===== RECORD EXCERPTS

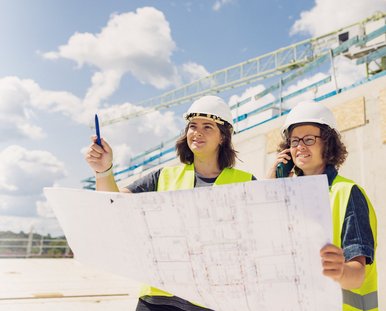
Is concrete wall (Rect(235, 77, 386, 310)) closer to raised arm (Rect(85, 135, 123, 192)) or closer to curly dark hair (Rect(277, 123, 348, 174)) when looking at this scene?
curly dark hair (Rect(277, 123, 348, 174))

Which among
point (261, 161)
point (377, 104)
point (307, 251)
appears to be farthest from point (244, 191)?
point (261, 161)

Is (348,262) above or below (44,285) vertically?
above

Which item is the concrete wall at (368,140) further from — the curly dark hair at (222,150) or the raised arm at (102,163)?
the raised arm at (102,163)

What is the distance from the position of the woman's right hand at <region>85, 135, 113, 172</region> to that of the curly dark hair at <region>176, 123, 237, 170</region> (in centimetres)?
55

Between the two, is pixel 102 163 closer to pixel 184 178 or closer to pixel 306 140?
pixel 184 178

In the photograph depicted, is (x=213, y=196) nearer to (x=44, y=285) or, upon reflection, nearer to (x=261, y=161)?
(x=44, y=285)

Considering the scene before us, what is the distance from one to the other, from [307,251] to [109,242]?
0.72 m

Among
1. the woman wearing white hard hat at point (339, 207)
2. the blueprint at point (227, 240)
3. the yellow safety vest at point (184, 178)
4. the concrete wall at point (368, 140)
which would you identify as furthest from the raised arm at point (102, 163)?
the concrete wall at point (368, 140)

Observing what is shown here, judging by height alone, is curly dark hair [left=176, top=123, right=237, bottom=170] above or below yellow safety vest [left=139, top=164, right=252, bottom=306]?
above

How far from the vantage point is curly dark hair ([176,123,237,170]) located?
228 centimetres

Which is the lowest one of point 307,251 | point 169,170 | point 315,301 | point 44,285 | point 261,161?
point 44,285

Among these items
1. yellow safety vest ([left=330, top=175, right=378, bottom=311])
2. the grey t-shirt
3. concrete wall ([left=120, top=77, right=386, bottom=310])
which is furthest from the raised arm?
concrete wall ([left=120, top=77, right=386, bottom=310])

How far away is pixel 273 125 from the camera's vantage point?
9102 millimetres

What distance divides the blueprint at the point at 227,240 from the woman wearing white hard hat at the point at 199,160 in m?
0.49
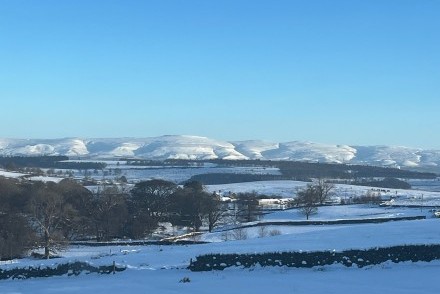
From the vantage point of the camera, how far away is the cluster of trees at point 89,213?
43.9 metres

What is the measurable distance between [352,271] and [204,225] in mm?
44263

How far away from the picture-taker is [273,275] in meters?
19.8

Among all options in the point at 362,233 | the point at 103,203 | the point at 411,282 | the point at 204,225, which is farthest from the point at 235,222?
the point at 411,282

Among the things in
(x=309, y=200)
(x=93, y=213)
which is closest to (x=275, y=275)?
(x=93, y=213)

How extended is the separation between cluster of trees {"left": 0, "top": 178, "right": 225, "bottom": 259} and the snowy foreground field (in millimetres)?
17723

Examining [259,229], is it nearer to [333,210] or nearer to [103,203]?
[103,203]

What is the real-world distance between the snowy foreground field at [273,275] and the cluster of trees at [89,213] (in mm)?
17723

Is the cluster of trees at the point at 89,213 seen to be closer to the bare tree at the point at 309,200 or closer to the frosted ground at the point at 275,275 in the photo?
the bare tree at the point at 309,200

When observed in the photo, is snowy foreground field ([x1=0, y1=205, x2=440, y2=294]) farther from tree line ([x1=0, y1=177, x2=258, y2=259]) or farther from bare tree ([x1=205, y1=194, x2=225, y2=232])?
bare tree ([x1=205, y1=194, x2=225, y2=232])

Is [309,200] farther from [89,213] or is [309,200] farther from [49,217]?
[49,217]

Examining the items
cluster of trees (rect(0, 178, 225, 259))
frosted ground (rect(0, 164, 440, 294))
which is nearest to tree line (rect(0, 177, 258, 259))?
cluster of trees (rect(0, 178, 225, 259))

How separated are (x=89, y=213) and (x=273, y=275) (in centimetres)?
3867

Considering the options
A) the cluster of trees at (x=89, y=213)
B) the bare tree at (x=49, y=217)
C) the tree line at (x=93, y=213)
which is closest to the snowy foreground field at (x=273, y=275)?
the cluster of trees at (x=89, y=213)

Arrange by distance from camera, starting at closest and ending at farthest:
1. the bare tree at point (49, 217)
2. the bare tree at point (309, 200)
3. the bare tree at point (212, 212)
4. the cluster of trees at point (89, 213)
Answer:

==========

→ **PROBLEM DESCRIPTION**
Count the lines in the data above that contain the string "pixel" with matching case, and reply with only the number.

→ **EXERCISE RESULT**
3